YOUR INSTRUCTIONS: Scan the records for the line containing "Which from among"; extract it and all later lines, verbatim, through the end, and nothing before it.

•••

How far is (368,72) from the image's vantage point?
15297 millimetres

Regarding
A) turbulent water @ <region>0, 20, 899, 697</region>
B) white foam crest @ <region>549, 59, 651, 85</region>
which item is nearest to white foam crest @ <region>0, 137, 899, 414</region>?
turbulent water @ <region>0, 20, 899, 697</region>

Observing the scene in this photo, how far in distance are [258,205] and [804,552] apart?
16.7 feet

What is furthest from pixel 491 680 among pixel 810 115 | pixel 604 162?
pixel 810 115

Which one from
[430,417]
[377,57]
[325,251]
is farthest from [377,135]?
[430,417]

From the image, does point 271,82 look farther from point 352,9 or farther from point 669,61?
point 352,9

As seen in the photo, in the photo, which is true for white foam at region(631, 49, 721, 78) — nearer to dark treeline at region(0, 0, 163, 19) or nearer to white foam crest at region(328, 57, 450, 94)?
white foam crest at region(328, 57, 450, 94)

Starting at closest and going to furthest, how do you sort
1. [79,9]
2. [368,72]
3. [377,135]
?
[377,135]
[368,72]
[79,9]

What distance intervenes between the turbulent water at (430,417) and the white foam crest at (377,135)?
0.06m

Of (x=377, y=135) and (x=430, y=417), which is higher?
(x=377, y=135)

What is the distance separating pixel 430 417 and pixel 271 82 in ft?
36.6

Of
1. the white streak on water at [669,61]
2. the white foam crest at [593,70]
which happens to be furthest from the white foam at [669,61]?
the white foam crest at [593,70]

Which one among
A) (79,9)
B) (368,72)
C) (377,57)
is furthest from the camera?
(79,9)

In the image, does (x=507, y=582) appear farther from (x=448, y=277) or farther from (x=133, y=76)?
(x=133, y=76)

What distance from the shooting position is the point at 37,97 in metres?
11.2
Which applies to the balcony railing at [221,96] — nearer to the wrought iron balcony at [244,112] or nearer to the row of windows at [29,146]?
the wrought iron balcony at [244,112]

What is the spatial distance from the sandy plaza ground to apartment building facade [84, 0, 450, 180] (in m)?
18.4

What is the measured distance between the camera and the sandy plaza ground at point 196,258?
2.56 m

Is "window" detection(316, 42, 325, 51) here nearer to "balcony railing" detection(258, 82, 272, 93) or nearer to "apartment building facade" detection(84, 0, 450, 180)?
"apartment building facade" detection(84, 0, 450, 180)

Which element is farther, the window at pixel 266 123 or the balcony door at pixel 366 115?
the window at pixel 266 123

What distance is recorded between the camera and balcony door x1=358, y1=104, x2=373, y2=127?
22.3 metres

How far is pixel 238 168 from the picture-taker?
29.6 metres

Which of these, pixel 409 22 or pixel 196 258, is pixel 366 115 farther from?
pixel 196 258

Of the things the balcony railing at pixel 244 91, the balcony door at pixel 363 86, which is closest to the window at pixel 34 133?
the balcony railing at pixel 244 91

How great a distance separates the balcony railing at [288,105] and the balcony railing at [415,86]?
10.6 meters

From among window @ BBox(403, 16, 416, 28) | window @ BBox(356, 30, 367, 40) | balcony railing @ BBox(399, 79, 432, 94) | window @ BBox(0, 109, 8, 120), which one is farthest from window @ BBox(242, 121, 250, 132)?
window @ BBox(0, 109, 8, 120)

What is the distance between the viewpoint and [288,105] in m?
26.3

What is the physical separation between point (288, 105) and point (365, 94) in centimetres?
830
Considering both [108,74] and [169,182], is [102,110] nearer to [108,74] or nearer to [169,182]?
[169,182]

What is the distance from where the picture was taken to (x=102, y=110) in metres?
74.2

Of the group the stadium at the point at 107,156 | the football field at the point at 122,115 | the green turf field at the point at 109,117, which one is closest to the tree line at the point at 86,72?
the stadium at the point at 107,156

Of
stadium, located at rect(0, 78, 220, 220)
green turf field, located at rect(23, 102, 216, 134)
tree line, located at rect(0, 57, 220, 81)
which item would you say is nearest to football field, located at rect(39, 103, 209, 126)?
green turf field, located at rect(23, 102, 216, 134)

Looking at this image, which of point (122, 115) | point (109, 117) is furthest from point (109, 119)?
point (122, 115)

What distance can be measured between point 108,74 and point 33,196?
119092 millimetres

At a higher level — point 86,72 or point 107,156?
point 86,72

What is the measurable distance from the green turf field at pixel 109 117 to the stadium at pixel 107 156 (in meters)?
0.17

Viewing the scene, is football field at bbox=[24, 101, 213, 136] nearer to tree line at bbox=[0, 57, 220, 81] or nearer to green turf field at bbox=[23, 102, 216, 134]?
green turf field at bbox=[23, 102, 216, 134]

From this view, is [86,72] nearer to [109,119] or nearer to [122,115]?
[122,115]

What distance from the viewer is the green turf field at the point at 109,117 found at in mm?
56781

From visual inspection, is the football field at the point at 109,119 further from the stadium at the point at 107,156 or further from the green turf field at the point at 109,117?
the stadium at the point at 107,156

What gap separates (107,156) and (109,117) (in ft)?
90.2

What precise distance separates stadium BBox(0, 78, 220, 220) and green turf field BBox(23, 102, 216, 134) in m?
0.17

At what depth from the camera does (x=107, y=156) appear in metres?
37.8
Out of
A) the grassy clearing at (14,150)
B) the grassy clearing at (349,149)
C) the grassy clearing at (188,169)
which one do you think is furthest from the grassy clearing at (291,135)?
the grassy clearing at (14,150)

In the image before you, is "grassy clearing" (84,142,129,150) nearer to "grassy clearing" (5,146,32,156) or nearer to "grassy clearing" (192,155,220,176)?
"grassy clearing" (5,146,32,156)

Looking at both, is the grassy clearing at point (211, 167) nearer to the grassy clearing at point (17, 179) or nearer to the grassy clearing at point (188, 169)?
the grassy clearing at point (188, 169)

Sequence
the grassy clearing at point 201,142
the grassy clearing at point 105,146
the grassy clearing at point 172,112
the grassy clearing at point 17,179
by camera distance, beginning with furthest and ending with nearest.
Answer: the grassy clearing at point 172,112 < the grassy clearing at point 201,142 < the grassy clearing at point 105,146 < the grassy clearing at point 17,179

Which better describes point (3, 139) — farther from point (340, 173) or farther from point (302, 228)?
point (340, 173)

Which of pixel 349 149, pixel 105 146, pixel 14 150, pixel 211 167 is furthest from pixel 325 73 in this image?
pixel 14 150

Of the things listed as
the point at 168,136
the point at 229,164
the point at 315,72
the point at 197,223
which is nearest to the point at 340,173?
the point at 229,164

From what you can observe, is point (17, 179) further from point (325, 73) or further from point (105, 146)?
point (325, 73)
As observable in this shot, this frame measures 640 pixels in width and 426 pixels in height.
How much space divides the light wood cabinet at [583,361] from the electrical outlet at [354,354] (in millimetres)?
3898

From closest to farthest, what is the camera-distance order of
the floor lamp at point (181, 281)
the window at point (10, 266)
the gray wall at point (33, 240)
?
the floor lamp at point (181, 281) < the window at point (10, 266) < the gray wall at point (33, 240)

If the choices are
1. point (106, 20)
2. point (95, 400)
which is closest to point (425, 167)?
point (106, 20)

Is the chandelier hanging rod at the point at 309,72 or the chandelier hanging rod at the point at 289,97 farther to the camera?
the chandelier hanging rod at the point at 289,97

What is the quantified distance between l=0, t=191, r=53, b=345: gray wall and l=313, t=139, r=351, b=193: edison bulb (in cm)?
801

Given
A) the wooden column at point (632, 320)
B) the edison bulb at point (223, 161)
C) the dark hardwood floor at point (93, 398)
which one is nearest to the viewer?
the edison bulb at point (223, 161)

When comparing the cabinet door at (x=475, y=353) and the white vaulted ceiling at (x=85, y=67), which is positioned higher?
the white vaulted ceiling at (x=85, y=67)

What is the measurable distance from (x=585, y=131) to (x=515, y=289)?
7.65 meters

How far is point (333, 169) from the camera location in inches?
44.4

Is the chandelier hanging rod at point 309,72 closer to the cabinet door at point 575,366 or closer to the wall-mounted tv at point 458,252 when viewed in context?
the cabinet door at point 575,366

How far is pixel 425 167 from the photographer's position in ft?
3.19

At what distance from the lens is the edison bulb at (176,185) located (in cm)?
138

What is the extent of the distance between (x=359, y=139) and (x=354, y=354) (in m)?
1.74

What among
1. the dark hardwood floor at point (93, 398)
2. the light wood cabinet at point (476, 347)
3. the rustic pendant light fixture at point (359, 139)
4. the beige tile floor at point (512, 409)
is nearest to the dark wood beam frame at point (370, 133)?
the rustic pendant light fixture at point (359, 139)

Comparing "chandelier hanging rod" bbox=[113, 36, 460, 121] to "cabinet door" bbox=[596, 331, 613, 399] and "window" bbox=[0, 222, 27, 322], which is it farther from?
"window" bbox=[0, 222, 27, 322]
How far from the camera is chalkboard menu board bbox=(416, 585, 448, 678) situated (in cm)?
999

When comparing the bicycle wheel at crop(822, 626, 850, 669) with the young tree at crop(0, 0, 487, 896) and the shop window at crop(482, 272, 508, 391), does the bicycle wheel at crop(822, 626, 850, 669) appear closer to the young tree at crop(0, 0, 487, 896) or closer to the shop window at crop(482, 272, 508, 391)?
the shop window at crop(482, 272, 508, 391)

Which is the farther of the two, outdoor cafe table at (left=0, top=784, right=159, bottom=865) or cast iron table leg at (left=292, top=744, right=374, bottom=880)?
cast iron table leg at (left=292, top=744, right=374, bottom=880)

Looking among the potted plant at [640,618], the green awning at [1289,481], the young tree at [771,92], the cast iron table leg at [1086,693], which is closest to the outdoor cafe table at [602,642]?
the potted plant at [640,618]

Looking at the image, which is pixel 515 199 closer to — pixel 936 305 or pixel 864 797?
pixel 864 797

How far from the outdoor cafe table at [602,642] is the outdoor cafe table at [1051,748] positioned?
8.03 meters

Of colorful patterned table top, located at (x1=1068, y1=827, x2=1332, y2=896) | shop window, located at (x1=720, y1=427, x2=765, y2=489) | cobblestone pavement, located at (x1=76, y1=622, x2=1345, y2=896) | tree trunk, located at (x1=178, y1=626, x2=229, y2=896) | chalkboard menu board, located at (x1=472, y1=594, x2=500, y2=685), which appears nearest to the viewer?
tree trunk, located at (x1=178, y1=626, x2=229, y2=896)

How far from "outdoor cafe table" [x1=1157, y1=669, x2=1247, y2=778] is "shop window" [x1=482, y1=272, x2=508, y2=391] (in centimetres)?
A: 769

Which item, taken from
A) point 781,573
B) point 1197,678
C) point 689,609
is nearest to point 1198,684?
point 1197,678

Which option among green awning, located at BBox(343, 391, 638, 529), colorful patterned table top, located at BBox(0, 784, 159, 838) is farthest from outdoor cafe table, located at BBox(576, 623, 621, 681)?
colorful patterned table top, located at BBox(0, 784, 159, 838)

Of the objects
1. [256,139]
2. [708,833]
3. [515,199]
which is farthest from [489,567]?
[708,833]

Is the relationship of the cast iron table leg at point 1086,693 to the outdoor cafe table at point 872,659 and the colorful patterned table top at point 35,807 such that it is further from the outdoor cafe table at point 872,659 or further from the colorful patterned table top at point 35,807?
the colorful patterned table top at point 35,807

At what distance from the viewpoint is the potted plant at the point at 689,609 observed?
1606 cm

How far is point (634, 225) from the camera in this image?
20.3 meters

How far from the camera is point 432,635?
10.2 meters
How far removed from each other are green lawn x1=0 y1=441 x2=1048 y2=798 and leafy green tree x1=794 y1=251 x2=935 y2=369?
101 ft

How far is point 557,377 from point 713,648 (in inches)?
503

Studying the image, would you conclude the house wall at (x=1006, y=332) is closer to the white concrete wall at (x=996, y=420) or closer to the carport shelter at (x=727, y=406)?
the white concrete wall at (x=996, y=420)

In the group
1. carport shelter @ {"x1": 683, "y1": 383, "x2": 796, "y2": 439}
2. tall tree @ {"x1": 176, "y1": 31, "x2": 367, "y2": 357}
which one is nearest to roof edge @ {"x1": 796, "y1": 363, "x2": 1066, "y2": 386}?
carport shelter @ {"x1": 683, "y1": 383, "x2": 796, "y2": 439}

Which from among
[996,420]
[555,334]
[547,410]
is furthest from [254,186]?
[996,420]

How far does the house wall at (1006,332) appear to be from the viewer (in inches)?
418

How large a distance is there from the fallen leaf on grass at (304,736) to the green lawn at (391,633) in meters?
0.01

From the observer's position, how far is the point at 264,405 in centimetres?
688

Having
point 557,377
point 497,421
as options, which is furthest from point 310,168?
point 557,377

•••

SOLVED EXERCISE:
Which from among
[996,420]
[555,334]
[547,410]
is furthest from [254,186]?
[996,420]

How far does the house wall at (1006,332) appear to be from the viewer (in inches)?
418

How large a distance is there from the fallen leaf on grass at (304,736) to the green lawn at (391,633) in meters?
0.01

From the observer's position, how far is the point at 264,405 in centimetres?
688

Having
point 557,377
point 497,421
as options, which is furthest from point 310,168?
point 557,377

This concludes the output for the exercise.